9À l’inverse, le caractère neutre et sériel du récit laisse une place importante à la variation : pour diversifier les étapes, Jean de La Hire joue avec les codes du roman d’aventures, présentant tour à tour un roman d’aventures policières (fascicule 9), un roman d’aventures fantastiques (avec l’avion électrique des fascicules 12 et 13), un roman d’aventures et de chasse (fascicules 7 et 8), un roman de conquête coloniale (sur un modèle proche de celui des romans d’aventures antérieurs à la Première Guerre mondiale) ou de préservation de l’Empire (dans la perspective des romans d’aventures d’après la Première Guerre mondiale), une robinsonnade (37), etc. Le cadre vide du tour du monde, qui ne demande qu’à être rempli, permet d’intégrer tous les genres. Ces variations sont trouvées non pas tant dans les spécificités du pays traversé (même si elles jouent indirectement un rôle dans les événements), mais dans les stéréotypes romanesques associés à ce décor. Autrement dit, L’As des boy-scouts (comme les œuvres du même type) peut être considéré comme une sorte d’hyper-récit pastichant tous les romans d’aventures à la mode à l’époque. Le travail du pastiche ne procède pas d’une esthétique volontaire, mais d’une écriture qui court au fil de la plume, et s’aide des autres récits pour couler plus rapidement – jusqu’au plagiat puisque Jean de La Hire, en bon artisan du genre, a su tirer le meilleur parti de cette matrice à aventures qu’est le récit en fascicules : plutôt que de s’épuiser à réinventer ce qui existe déjà, il reprend fréquemment in extenso des chapitres tirés des livres d’autres auteurs populaires (ou de ses livres propres), en ne modifiant parfois que les noms des protagonistes et le détail du texte12.

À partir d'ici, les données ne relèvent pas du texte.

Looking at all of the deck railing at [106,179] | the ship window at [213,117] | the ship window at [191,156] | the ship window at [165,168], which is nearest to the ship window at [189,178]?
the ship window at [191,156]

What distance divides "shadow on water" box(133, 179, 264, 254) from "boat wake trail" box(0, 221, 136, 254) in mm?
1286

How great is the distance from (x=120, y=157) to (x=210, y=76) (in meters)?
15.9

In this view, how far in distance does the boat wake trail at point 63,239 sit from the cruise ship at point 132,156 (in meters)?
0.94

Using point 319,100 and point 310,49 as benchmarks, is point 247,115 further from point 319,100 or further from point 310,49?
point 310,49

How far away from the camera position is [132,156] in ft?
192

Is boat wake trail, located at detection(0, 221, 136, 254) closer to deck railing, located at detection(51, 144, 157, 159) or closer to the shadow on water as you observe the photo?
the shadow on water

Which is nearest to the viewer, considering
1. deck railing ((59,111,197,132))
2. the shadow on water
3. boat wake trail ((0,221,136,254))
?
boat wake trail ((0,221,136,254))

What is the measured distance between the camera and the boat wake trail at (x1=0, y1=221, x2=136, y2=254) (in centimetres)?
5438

10Ces palimpsestes, s’ils restent ponctuels, témoignent d’une pratique d’écriture qui se fonde en permanence sur les hypotextes du genre pour faire avancer le récit, comme si l’écrivain se contentait de suivre les anneaux de la chaîne stéréotypique. Ils montrent surtout le caractère matriciel de la publication en fascicules. Contraint de fractionner la structure d’ensemble en une série de mésaventures semi indépendantes, l’auteur est condamné à multiplier les récits en offrant au lecteur sériel ce qu’il est en droit d’attendre du genre. Mais à rebours, l’unité de l’œuvre impose de cadrer ce travail de variations en le fixant à partir d’un nombre limité d’invariants, véritables règles du jeu qui donneront à l’œuvre son unité.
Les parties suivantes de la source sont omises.